Kitchen Table is a restaurant located in London, England. It was opened in 2012 by husband and wife, James Knappett and Sandia Chang. Along with the restaurant, they also opened a Champagne bar called Bubbledogs at the same site, but this was closed permanently due to the COVID-19 pandemic, with the old space being converted into a lounge for customers dining at Kitchen Table.

==Description==
The restaurant is located in Charlotte Street, close to other Michelin-starred restaurants Pied à Terre and The Ninth. The cuisine style of the restaurant is largely Modern British, with other countries also having an influence.
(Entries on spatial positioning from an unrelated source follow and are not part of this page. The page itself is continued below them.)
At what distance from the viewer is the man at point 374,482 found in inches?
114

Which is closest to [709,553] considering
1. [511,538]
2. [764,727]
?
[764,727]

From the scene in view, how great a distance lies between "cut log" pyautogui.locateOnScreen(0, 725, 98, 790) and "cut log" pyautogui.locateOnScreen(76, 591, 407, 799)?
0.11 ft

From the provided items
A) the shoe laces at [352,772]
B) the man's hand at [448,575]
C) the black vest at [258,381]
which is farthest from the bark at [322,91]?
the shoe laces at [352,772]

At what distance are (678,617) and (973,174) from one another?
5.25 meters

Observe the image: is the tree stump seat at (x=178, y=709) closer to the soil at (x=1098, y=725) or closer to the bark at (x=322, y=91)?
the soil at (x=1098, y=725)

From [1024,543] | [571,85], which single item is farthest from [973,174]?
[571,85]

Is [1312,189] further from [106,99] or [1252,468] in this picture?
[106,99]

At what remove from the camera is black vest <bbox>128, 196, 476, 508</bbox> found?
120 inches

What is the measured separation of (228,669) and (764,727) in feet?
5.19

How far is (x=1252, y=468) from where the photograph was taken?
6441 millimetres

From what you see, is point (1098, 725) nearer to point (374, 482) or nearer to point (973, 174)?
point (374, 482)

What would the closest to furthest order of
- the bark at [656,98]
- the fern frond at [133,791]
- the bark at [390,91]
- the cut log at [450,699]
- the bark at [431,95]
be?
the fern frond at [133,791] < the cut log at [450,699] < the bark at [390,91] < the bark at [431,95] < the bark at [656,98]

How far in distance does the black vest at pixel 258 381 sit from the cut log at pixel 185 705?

The restaurant serves only one daily-changing tasting menu (vegetarian option available) each day, priced at £250 per person, which is focused on the element of surprise as no diner knows what dishes are going to be served until they are presented to them. The menu is typically long, with the number of courses often reaching 20. A copy of the day's menu is given to each customer at the end of the meal. The style of service at the restaurant is unique. After a few canapés in the lounge, for the main part of the experience, customers are led to a small, intimate dining room where everyone is seated at the same time at a U-shaped table, surrounding the kitchen. This allows full views of the chefs working and dishes being prepared. Customers will then return to the lounge for some petit fours, completing the experience. Each dish is explained in detail by Knappett or another chef. The whole experience lasts around 4 hours.

==Reception==
Kitchen Table was awarded its first Michelin star in the 2015 guide and its second in the 2019 guide, and retained both. The restaurant was also awarded Michelin's 'Welcome and Service Award' in 2018.